If you read Ayman Odeh’s Op-Ed in last Wednesday’s edition of the New York Times, you might believe that, under Israel law, it’s legal for a new town in southern Israel to reject potential residents based on their race. That, after all, is what the author explicitly claimed about the planned town of Hiran.
“According to the planned town’s bylaws, it will be home to religious Jews only,” wrote Odeh, a member of Israel’s Knesset. Indeed, the bylaws do say this about the unbuilt town. But Odeh went on to claim that “these racist requirements are legal under current Israeli law.”
They are not.
The relevant law permits rural villages in certain parts of the country to screen potential residents based on specific criteria. Some of the criteria are narrow and straightforward — a village can reject candidates who are minors, unable to afford the property, or unwilling to establish their center of life in the town. Other criteria are more vague, and relate to the candidate’s social and cultural compatibility with the towns culture and social fabric. But the law explicitly forbids a town’s admission committee to reject applicants due to their race or religion: “The admissions committee will not refuse to accept a candidate for reasons of race, religion, gender, nationality, disability, personal status, age, parenthood, sexual orientation, country of origin, political-party opinion or affiliation.”
The bylaws drawn up by the town’s founders, then, are irreconcilable with Israeli law. Perhaps the founders don’t know that. Or perhaps they don’t care.
The same can be said for Odeh. Perhaps he doesn’t know that Israeli law legally prohibits what he claimed was legally permitted. Or perhaps he doesn’t care.
So be it. But what is the New York Times excuse? Its editors were informed of the language in Israeli law that bars racial discrimination, but refused to correct Odeh’s false claim.
They were informed, too, that Israeli courts have previously weighed in against attempts to discriminate against potential residents. As Haaretz reporters Jack Khoury and Almog Ben Zikri noted last year,
Based on legal precedent, it seems unlikely that the association’s bylaws will actually dictate the acceptance procedures for Hiran. In 2013, the Association for Civil Rights in Israel petitioned the High Court of Justice over a similar case involving the new town of Carmit, which was also governed by a cooperative association that said members must be “Jewish Israeli citizens or permanent residents who uphold the values of Judaism.” In that case, the state sided unequivocally with the petitioners, saying membership in the association could not be a condition for obtaining land in Carmit.
The New York Times, though, insisted that the law about admissions committees was passed by Israel’s Knesset in 2011 and upheld by Israel’s Supreme Court in 2014, and that therefore Odeh’s claim about the legality of racial discrimination is accurate.
This is a non-sequitur. The 2011 law explicitly bars racial discrimination by admissions committees. The prohibition was explicitly acknowledged in the chief justice’s 2014 opinion. Odeh’s Op-Ed claim, though, is that racial discrimination against those seeking to live in Hiran is legal.

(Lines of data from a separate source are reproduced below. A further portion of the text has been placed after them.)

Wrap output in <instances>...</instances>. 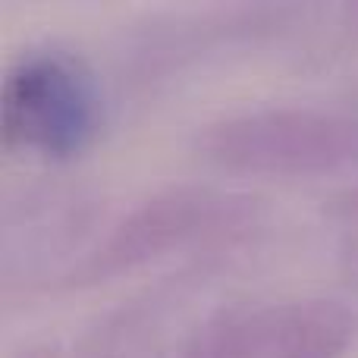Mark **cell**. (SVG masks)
Listing matches in <instances>:
<instances>
[{"instance_id":"obj_1","label":"cell","mask_w":358,"mask_h":358,"mask_svg":"<svg viewBox=\"0 0 358 358\" xmlns=\"http://www.w3.org/2000/svg\"><path fill=\"white\" fill-rule=\"evenodd\" d=\"M198 151L210 164L242 173H317L358 157L355 107L267 104L204 126Z\"/></svg>"},{"instance_id":"obj_2","label":"cell","mask_w":358,"mask_h":358,"mask_svg":"<svg viewBox=\"0 0 358 358\" xmlns=\"http://www.w3.org/2000/svg\"><path fill=\"white\" fill-rule=\"evenodd\" d=\"M355 336L358 311L343 299H273L210 317L189 358H340Z\"/></svg>"},{"instance_id":"obj_3","label":"cell","mask_w":358,"mask_h":358,"mask_svg":"<svg viewBox=\"0 0 358 358\" xmlns=\"http://www.w3.org/2000/svg\"><path fill=\"white\" fill-rule=\"evenodd\" d=\"M98 94L92 73L63 50H29L0 88V126L10 145L66 155L94 129Z\"/></svg>"},{"instance_id":"obj_4","label":"cell","mask_w":358,"mask_h":358,"mask_svg":"<svg viewBox=\"0 0 358 358\" xmlns=\"http://www.w3.org/2000/svg\"><path fill=\"white\" fill-rule=\"evenodd\" d=\"M242 210V198L227 192L208 189V185H173L138 208H132L110 233L94 245L85 258L88 273H107L120 267H132L155 255L182 245L192 236L208 229L227 227Z\"/></svg>"},{"instance_id":"obj_5","label":"cell","mask_w":358,"mask_h":358,"mask_svg":"<svg viewBox=\"0 0 358 358\" xmlns=\"http://www.w3.org/2000/svg\"><path fill=\"white\" fill-rule=\"evenodd\" d=\"M340 204H343V210H346L349 217H355V220H358V185H352V189L343 192Z\"/></svg>"}]
</instances>
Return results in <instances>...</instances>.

It should be noted, too, that although the Times claims the court upheld the law, the High Court of Justice made clear that its decision to reject the petitions against the law was based on the ripeness doctrine. The law hasn’t yet been applied or misapplied, the court’s president and majority explained, so it doesn’t make sense to weigh in on a hypothetical at this time.
The chief justice made clear that by citing the ripeness doctrine, he was not weighing in on the constitutionality or unconstitutionality of the law. Supreme Court justices indicated that, depending on how the law is applied in practice, they are prepared to rule to prevent discrimination against Arab applicants to admissions committees, something the court has done in the past. And the justices were in clear agreement that if the law was used to discriminate based on race or religion, it would be a violation of Israeli law. The court, then, clearly did not uphold the law, and certainly did not uphold the legality of racial discrimination.
It is within Odeh’s rights to argue that the law is likely to be misapplied, or to speculate that it will lead to discrimination. That’s not what he does in the Op-Ed. Instead, he mischaracterizes the legality of discrimination in this case, and so — with the consent of New York Times editors — misinforms readers about Israeli law.